Few studies have evaluated the effect of content of CME on the prescribing behavior of doctors. In general, physicians rank company-sponsored CME lower than objective sources, such as journal articles, as sources of credible prescribing information.  Studying the effects of company-funded CME on subsequent prescribing behavior, it was found that in each case there was a greater increase in prescriptions for the drug made by the sponsoring company than for other drugs in the same class.  Physicians were surveyed before and 6 months after their attendance at three separate CME events conducted to evaluate the change in prescribing habits. Similar findings have been reported by others, which point toward the change in prescribing habits after attending a company-sponsored event.  In each case, there was a greater increase in prescriptions for the drug made by the sponsoring company than for other drugs in the same class. Not only do pharmaceutical houses spend large sums of money to "educate" physicians at CME events, they also offer large honorarium to leading medical academicians for lectures. Although unintentional, these speakers may lecture in a biased way and feelings of reciprocity and personal relationship may dissuade them from being critical of the sponsoring company′s product. A mere conflict of interest disclosure is not necessarily a guarantee for unbiased information, although, in cases where there is a declaration of conflict of interest, the information is perceived to be more reliable.  Many CME courses occur at resorts and other such places of leisure. Furthermore, an industry sponsor may pay travel and entertainment expenses for both faculty and postgraduate students. In such a scenario, the authenticity of information being provided is questionable and there are more than subtle attempts to discredit a rival company′s product or make unduly high claims for the sponsoring company′s product.
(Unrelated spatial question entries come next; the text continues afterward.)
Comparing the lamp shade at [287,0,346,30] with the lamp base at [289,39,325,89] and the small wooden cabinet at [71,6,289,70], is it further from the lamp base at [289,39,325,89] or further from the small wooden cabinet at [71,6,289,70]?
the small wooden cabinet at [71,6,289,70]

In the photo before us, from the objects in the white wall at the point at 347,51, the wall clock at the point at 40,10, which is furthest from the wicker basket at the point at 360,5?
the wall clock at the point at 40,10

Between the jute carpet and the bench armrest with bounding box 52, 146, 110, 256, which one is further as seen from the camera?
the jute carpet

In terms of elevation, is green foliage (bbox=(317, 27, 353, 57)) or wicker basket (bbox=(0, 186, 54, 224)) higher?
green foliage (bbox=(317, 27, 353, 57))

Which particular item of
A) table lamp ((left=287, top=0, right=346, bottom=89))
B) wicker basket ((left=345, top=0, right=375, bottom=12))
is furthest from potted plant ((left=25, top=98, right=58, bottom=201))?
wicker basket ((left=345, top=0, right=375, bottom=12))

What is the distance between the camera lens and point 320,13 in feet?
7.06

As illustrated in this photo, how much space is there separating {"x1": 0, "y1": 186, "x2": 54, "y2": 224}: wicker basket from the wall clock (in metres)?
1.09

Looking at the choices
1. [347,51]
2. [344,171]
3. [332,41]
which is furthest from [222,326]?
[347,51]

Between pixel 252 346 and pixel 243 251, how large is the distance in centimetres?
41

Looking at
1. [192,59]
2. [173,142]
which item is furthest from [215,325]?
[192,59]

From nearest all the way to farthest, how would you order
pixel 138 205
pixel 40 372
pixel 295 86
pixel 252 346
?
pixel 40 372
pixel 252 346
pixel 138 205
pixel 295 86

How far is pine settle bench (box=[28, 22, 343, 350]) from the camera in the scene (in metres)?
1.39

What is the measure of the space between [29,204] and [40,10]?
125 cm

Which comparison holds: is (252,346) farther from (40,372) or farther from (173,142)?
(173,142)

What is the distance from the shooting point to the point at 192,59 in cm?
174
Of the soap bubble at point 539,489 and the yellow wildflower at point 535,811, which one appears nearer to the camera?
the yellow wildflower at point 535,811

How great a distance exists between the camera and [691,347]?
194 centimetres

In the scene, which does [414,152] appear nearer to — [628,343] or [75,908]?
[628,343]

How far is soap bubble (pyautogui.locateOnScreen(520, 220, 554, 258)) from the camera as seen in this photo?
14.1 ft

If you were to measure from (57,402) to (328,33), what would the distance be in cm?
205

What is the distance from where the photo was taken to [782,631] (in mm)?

In academic institutes, guidelines for the conduct of CME are usually present. These guidelines require the course content to be controlled by the institution and generic drug names to be used during the course and alternate therapies to be appropriately identified and addressed. An analysis of the content of CME events in relation to their source of funding showed that, despite these requirements, there was a bias in favor of the sponsoring company′s drug in both courses, although the nature of the bias differed. Two courses on calcium channel blockers funded by different drug companies were analyzed. In the second course, the sponsoring company′s drug was mentioned much more often than either of two competing drugs. For both courses, positive clinical effects were attributed to the sponsoring company′s drug more often than to the other drugs. In the first course, clinical effects attributed to competing drugs were more likely to be negative. 
In such a scenario, it is important for the medical profession to demarcate what a sponsor company can and cannot expect. It is unlikely that the pharmaceutical industry would contribute substantial resources to CME - approximately $1 billion per year in the US - if there were little return on that investment.  Sponsorship of an educational program differs from setting up an informational booth at a symposium. A clinician might pay no attention to a leaflet handed to him or an imprinted notepad at a symposium, but he is much more likely to respond to information being given out at an educational event. The sanctity of an educational exercise has to be maintained for it influences on future prescription trends and treatment modalities. Voluntary regulation by pharmaceutical manufacturers has not been very effective, and it is up to the professional bodies in the medical field to come up with policy guidelines for industry academia interactions, with special clarity in matters relating to money. Such steps have been taken and a start has been made.  It is up to the physicians to stay on their guard and desist from attempts at being coerced - consciously or subconsciously - and use only the best available evidence when prescribing. In a developing country like India, this is of special significance as moving to newer and costlier drugs when effective and cheap alternatives are available is a bad decision and adds to the cost of therapy.